Moreover, even if we were to look beyond the plain statutory language, the legislative history of the 2014 decriminalization effort supports that the General Assembly did not intend to decriminalize the possession of marijuana with intent to distribute-even possession of fewer than 10 grams. Specifically, the sponsor of the decriminalization bill stated that the law of possession with intent to distribute was "based on the totality of the circumstances" and that the bill, if enacted, would not change that law. He also posited a scenario with some similarity to the record here-where "somebody has a scale and several bags of money"-as an example of circumstances that might show intent, regardless of the amount of marijuana found. At a different hearing, the bill's sponsor further clarified that point: "you could, in fact, have a weight below the civil amount . . . and you could still, by the totality of the circumstances, prove distribution[.]"
"Even in instances when [statutory] language is unambiguous, it is useful to review the legislative history of the statute to confirm that interpretation and to eliminate another version of legislative intent alleged to be latent in the language." Blackstone v. Sharma, 461 Md. 87, 113 (2018) (quotations and citation omitted).
See Criminal Law - Possession of Marijuana - Civil Offense: Hearing on S.B. 364 Before the H. Judiciary Comm., 2014 Leg., 434th Sess. (Md. 2014) (statement of Sen. Robert A. Zirkin, Member, Sen. Judicial Proc. Comm.), at 1:36:32 to 1:36:58.
Criminal Law - Possession of Marijuana - Civil Offense: Hearing on S.B. 364 Before the Sen. Judicial Proc. Comm., 2014 Leg., 434th Sess. (Md. 2014) (statement of Sen. Zirkin), at 2:30:51 to 2:31:16.
In sum, we conclude that the evidence was sufficient to allow a rational trier of fact to find, beyond a reasonable doubt, that Mr. Chatman possessed marijuana with intent to distribute. Maryland's 2014 decriminalization of certain possession of marijuana without intent to distribute does not change this result.
More recently, voters in Maryland approved a constitutional amendment legalizing, starting in July 2023, marijuana use by adults over 21 years of age. See HB 1, Reg. Session (Md. 2022) (enacted) (text of approved amendment). This amendment, however, has not yet come into effect. And like the 2014 decriminalization of certain marijuana possession, this amendment also does not concern the distribution of marijuana. It is not relevant to the question before us today.

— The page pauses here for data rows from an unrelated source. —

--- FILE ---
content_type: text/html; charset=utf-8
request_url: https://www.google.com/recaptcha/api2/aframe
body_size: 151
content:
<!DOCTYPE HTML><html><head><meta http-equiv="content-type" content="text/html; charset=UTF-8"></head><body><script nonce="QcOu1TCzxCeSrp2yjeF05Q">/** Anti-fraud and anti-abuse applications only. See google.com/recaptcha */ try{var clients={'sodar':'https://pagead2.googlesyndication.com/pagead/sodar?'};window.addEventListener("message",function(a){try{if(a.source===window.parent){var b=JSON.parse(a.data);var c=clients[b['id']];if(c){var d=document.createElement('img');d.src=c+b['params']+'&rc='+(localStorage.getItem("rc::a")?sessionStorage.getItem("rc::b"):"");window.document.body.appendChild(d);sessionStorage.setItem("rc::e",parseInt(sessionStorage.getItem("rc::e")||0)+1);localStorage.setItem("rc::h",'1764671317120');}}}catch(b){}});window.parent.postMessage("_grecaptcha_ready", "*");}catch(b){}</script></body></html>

JUDGMENT OF THE CIRCUIT COURT FOR HOWARD COUNTY AFFIRMED; COSTS TO BE PAID BY APPELLANT.
[*] At the November 8, 2022 general election, the voters of Maryland ratified a constitutional amendment changing the name of the Court of Special Appeals of Maryland to the Appellate Court of Maryland. The name change took effect on December 14, 2022.
[*] This is an unreported opinion, and it may not be cited in any paper, brief, motion, or other document filed in this Court or any other Maryland Court as either precedent within the rule of stare decisis or as persuasive authority. Md. Rule 1-104.